Al  campionato mondiale di calcio del 74 disputato in Germania vennero utilizzati 2 palloni, il Telstar simile  a quello dell’annualità  precedente  ad eccezione del marchio nero che venne rimpiazzato dal marchio oro e il Chile che fu un pallone totalmente di colore bianco ma tuttavia telstar ciò poiché al mondiale disputato nel Cile nell’anno 1962 si era già utilizzato una sfera bianca. La composizione del materiale dei 2 palloni è simile a quello impiegato 4 anni precedenti.

Il  pallone tango porta un’ulteriore  trasformazione. Esso era costituito da venti  pannelli strutturati in triade che generavano una sensazione ottica di dodici cerchi del tutto simili.  Il tango divenne presto un pallone tipico e venne  utilizzato nelle consecutive cinque edizioni della coppa del mondo anche se con delle  minuscole variazioni. Il nominativo dato al pallone rappresentò un atto di riverenza alla nazionale Argentina che comunicava  emotività, potenza e vigore.

Il pallone di calcio che trascinò la nostra nazionale alla vittoria finale dei campionati del mondo del 1982, era il tango.  Ad esso vennero apportate rilevanti  cambiamenti tecnologici anche se la figura esteriore  era all’incirca simile a quello di quattro anni prima, i cambiamenti  riguardavano le cuciture del pallone. Si trattavano infatti di cuciture suggellate che consentivano alla palla di non impregnarsi  d’acqua nel corso delle gare disputate sotto la pioggia. Tale cambiamento consentiva al pallone di mantenere il suo peso naturale  con qualunque tipologia di campo e condizioni metereologi che.

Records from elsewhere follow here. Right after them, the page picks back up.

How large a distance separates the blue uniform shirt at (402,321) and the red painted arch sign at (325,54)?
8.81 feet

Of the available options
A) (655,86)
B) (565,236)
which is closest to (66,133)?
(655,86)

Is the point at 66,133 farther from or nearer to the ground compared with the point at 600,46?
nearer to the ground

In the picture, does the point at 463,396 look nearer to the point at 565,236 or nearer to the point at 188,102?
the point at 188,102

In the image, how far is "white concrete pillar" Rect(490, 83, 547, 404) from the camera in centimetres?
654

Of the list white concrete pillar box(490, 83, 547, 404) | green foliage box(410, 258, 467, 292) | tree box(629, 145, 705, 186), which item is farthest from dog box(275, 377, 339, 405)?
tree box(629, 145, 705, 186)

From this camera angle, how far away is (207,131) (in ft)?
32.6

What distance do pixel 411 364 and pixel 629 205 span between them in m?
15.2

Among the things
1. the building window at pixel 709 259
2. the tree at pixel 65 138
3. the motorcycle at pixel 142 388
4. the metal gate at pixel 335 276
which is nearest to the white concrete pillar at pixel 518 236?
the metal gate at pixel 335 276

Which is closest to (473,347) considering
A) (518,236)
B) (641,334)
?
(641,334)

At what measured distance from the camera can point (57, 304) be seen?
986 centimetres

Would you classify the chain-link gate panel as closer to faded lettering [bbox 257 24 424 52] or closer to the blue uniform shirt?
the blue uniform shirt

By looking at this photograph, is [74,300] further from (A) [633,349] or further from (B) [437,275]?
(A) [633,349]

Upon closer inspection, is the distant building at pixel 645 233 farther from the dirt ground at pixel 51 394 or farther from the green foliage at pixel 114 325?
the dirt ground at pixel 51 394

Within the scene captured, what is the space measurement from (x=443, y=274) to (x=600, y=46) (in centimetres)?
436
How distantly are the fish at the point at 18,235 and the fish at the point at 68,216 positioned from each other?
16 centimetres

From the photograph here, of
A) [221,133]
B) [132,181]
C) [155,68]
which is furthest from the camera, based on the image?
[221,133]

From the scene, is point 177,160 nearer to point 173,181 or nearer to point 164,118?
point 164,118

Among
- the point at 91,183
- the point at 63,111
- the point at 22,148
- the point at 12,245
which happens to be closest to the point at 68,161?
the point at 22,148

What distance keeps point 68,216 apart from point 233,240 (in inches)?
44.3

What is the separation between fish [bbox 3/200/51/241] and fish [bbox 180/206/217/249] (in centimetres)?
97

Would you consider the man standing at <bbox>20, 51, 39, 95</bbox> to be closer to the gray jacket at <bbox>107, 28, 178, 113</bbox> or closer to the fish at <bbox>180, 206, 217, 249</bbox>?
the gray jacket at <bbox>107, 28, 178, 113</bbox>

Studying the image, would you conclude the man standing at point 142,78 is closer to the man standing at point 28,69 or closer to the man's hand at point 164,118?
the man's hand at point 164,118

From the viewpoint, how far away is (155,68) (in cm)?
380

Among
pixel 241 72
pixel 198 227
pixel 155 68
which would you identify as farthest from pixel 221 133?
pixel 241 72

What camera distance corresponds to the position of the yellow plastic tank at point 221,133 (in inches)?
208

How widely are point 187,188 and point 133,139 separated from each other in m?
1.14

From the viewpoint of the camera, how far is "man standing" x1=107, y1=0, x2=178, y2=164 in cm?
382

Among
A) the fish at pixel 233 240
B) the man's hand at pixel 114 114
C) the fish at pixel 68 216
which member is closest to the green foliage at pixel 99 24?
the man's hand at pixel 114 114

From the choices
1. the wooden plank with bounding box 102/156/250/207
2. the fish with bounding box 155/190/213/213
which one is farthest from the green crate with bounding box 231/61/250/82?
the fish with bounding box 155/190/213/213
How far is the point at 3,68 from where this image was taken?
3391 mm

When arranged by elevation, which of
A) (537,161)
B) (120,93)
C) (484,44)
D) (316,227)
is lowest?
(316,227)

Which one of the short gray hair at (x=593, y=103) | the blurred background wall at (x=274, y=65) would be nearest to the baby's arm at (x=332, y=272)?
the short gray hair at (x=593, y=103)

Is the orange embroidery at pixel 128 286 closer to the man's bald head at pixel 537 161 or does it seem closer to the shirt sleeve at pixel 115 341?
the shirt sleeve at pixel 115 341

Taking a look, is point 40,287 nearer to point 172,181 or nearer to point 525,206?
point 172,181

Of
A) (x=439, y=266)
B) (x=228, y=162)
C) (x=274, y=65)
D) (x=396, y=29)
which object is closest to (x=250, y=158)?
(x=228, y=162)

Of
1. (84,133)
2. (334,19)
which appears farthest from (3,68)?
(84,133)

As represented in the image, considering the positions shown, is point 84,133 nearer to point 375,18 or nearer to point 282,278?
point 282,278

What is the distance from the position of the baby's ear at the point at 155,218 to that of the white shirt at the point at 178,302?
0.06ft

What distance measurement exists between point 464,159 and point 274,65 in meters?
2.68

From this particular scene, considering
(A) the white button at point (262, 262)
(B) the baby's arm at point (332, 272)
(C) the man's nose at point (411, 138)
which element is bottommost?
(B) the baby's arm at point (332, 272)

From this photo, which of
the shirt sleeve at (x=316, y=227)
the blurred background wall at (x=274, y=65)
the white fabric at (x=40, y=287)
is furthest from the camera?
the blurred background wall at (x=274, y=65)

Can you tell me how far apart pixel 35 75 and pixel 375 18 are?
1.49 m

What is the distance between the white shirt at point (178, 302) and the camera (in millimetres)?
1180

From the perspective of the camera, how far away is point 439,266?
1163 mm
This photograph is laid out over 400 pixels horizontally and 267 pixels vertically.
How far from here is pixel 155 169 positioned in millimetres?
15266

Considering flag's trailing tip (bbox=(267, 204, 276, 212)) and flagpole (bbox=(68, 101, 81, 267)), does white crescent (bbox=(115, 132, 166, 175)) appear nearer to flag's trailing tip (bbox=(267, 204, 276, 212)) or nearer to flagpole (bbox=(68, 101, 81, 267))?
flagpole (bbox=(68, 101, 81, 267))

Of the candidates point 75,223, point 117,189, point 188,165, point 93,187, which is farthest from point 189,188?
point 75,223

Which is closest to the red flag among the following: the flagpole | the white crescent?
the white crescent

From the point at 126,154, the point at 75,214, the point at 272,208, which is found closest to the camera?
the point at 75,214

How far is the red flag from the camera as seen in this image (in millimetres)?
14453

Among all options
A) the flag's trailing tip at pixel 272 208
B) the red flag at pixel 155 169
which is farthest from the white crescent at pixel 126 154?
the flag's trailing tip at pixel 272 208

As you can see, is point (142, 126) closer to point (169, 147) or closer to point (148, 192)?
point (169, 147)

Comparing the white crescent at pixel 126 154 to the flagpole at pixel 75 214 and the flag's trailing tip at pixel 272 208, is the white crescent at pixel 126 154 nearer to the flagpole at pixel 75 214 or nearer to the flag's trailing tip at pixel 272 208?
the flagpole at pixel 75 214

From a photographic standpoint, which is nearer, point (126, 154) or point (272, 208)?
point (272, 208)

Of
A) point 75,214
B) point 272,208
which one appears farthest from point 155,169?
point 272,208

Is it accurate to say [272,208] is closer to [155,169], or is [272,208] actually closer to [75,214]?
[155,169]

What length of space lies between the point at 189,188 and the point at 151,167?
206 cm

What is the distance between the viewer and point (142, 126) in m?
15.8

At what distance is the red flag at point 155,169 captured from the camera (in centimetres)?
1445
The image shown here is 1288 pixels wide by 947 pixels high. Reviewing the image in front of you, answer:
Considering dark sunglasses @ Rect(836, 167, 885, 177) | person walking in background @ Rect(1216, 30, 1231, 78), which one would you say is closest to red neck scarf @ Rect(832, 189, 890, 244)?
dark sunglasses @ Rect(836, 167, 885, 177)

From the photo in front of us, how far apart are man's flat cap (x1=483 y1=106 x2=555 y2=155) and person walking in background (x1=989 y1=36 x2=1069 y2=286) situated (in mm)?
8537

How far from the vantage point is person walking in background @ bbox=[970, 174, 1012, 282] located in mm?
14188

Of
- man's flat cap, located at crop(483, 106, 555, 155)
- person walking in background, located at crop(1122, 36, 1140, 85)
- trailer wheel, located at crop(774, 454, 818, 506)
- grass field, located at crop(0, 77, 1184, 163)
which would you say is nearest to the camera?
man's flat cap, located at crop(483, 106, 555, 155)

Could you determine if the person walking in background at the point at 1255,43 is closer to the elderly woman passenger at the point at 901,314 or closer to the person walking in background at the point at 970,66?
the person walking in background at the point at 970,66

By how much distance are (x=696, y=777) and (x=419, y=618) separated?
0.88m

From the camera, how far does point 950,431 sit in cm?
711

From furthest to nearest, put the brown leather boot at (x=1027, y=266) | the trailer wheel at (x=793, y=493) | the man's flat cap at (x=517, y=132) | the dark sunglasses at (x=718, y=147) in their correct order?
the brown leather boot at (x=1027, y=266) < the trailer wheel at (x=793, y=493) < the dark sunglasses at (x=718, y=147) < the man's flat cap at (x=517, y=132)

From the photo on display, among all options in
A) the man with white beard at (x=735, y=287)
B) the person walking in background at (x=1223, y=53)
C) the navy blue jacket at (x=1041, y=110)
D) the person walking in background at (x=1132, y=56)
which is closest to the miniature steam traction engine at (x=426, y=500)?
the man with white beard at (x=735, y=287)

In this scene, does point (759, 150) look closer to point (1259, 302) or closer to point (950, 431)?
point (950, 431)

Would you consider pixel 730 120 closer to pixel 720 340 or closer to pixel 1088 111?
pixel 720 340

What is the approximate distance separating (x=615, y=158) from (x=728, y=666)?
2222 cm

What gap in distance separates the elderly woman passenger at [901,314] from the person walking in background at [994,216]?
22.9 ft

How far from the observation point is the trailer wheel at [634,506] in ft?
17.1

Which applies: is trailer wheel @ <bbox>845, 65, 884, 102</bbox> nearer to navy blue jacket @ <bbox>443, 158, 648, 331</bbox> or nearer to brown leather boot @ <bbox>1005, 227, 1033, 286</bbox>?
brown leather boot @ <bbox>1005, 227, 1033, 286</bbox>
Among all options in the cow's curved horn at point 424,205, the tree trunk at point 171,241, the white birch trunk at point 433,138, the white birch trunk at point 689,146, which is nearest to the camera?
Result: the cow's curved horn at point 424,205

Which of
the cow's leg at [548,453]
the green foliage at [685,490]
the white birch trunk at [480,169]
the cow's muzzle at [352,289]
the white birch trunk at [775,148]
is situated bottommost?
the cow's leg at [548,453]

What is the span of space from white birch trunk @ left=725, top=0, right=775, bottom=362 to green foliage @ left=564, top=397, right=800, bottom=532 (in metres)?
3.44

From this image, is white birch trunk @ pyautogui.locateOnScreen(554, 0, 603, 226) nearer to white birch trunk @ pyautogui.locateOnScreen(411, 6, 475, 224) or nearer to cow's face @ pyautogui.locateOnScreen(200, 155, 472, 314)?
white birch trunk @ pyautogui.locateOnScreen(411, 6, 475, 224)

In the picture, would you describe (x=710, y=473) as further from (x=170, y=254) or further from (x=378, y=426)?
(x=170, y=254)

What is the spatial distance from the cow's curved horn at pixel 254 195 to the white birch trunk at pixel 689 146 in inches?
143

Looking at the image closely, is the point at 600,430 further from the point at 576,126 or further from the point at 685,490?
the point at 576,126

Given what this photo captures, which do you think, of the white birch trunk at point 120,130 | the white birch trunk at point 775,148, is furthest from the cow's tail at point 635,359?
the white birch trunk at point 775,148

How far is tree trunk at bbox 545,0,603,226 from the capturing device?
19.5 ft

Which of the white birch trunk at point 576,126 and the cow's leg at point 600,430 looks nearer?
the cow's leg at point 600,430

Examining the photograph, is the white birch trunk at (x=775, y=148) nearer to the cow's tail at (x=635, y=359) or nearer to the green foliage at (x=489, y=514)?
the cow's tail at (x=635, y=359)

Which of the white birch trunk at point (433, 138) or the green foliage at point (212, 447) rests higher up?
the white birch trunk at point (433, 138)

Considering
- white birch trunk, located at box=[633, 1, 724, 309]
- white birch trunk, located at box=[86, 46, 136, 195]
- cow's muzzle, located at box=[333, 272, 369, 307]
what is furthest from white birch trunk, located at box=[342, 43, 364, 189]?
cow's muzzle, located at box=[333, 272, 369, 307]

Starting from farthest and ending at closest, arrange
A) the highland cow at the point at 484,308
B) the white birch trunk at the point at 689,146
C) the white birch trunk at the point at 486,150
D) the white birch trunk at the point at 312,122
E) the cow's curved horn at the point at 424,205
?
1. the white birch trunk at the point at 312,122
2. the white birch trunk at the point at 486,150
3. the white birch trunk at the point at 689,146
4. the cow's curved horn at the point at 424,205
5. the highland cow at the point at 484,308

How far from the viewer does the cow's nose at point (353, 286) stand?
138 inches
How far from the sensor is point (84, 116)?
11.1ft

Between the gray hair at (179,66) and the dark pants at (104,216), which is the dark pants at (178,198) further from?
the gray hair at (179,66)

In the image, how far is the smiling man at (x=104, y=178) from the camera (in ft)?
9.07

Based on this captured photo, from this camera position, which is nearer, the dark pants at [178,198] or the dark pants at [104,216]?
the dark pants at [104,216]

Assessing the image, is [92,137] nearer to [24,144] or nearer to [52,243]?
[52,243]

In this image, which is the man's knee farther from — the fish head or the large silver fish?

Un altro pallone che segnò la storia del calcio mondiale fu  l’Azteca.  Tale pallone sovvertì  la storia del calcio, poiché rappresentò il primo pallone sintetico,  cioè creati con materiali realizzati  in laboratorio, della storia del mondiale di calcio, questo consentita  di impregnarsi ancora meno acqua e di incrementare la robustezza del medesimo pallone, dunque di poter giocare in maniera ideale anche nel caso di terreni notevolmente  duri.  Azteca  deriva dagli indigeni che nei tempi antichi dimoravano nel Messico, ovvero gli Aztechi e anche le raffigurazioni si rifacevano ai murales e alle decorazioni architettoniche di tale popolo. Ovviamente Azteca era soltanto un’iniziale abbozzo del pallone sintetico che fu  completato  per i mondiali di calcio del 1990 che si disputarono in Italia.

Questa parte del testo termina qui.